Dim instances As ManagementObjectCollection = serverClass.GetInstances()
Dim instance As ManagementObject
For Each instance In instances
Console.Out.WriteLine("Instance Detected")
Dim instProps As PropertyDataCollection = instance.Properties
Dim prop As PropertyData
For Each prop In instProps
Dim name As String = prop.Name
Dim val As Object = prop.Value
Console.Out.Write("Property Name: " + name)
If val Is Nothing Then
Console.Out.WriteLine(" Value: <null>")
Else
Console.Out.WriteLine(" Value: " + val.ToString())
End If
Next
Next
Console.WriteLine("--- Press any key ---")
Console.ReadKey()
End Sub
End Module
using System;
using System.Management;
using System.IO;
[assembly: CLSCompliant(true)]
class Class1
{
[STAThread]
static void Main(string[] args)
{
const string WmiNamespace = @"\\<ServerName>\root\Microsoft\SqlServer\ReportServer\<InstanceName>\v10\Admin";
const string WmiRSClass =
@"\\<ServerName>\root\Microsoft\SqlServer\ReportServer\<InstanceName>\v10\admin:MSReportServer_ConfigurationSetting";
ManagementClass serverClass;
ManagementScope scope;
scope = new ManagementScope(WmiNamespace);
// Connect to the Reporting Services namespace.
scope.Connect();
// Create the server class.
serverClass = new ManagementClass(WmiRSClass);
// Connect to the management object.
serverClass.Get();
if (serverClass == null)
throw new Exception("No class found");
// Loop through the instances of the server class.

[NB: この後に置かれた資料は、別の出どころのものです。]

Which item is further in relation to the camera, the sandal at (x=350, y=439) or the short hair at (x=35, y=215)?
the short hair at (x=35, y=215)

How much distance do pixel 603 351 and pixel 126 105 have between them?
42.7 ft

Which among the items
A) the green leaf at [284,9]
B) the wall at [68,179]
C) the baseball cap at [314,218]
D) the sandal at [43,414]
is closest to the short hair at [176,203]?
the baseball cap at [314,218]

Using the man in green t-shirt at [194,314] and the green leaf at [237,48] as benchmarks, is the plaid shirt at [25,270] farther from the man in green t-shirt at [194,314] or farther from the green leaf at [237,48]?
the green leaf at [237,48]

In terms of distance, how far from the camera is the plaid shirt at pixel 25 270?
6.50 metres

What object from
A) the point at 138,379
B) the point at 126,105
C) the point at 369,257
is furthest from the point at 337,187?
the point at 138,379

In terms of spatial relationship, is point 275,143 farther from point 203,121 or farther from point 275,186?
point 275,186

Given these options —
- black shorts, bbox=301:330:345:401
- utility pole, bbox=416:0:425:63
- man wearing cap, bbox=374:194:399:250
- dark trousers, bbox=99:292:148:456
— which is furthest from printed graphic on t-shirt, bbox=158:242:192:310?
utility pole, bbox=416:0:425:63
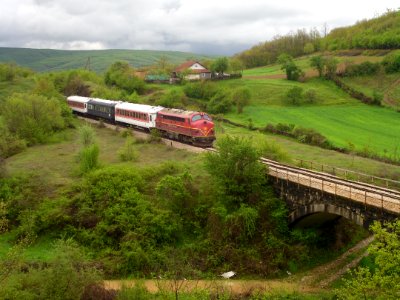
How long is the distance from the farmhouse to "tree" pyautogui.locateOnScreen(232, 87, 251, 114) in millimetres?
28832

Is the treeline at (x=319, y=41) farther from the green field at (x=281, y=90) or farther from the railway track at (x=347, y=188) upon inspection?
the railway track at (x=347, y=188)

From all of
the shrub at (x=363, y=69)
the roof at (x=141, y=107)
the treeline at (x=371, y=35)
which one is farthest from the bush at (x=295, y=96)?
the treeline at (x=371, y=35)

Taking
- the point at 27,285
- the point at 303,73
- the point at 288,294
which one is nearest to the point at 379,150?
the point at 288,294

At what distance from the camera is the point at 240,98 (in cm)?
7669

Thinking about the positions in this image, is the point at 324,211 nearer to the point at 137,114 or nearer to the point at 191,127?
the point at 191,127

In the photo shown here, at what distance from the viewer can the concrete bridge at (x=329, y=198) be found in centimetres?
2472

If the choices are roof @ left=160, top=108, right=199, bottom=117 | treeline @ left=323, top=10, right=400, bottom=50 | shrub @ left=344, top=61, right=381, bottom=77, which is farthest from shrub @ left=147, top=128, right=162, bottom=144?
treeline @ left=323, top=10, right=400, bottom=50

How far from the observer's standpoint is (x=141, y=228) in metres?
31.5

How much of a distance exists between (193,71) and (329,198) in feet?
278

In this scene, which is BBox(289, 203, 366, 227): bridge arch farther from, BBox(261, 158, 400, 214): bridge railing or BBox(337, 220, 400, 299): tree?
BBox(337, 220, 400, 299): tree

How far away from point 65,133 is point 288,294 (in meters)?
45.7

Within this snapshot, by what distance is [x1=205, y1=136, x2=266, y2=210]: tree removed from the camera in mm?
31938

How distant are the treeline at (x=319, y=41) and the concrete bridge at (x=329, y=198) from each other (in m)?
95.3

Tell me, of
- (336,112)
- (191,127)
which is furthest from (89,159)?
(336,112)
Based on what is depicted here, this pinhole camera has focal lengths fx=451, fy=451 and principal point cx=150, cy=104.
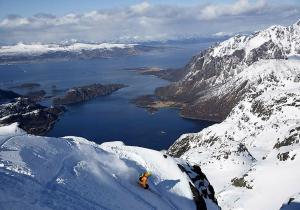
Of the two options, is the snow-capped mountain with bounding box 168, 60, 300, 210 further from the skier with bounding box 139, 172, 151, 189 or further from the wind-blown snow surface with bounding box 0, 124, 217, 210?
the skier with bounding box 139, 172, 151, 189

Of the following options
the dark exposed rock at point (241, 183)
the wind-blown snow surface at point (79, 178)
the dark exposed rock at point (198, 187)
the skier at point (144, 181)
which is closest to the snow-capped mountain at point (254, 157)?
the dark exposed rock at point (241, 183)

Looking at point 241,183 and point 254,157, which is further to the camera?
point 254,157

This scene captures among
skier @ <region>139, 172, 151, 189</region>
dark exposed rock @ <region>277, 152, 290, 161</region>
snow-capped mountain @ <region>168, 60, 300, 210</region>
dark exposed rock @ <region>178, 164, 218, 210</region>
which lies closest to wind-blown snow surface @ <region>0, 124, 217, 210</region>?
skier @ <region>139, 172, 151, 189</region>

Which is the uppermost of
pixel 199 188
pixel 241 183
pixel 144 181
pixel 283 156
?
pixel 144 181

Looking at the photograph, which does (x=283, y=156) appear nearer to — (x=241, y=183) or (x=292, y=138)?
(x=241, y=183)

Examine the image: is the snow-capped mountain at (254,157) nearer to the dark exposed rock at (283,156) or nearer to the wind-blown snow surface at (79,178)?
the dark exposed rock at (283,156)

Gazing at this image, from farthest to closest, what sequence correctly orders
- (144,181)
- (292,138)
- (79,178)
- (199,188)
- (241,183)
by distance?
(292,138), (241,183), (199,188), (144,181), (79,178)

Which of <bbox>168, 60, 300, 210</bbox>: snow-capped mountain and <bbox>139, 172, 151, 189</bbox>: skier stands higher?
<bbox>139, 172, 151, 189</bbox>: skier

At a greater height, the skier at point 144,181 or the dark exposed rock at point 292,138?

ManagementObjectCollection instances = serverClass.GetInstances();
foreach (ManagementObject instance in instances)
{
Console.Out.WriteLine("Instance Detected");
PropertyDataCollection instProps = instance.Properties;
foreach (PropertyData prop in instProps)
{
string name = prop.Name;
object val = prop.Value;
Console.Out.Write("Property Name: " + name);
if (val != null)
Console.Out.WriteLine(" Value: " + val.ToString());
else
Console.Out.WriteLine(" Value: <null>");
}
}
Console.WriteLine("\n--- Press any key ---");
Console.ReadKey();
}
}
レポート サーバーとレポート マネージャで読み取りおよび変更可能なプロパティの詳細については、「Reporting Services WMI プロバイダ ライブラリ」を参照してください。レポート サーバー固有のプロパティの詳細については、「MSReportServer_ConfigurationSetting クラス」を参照してください。構成ファイルの既定のインストールについては、「構成ファイル (Reporting Services)」を参照してください。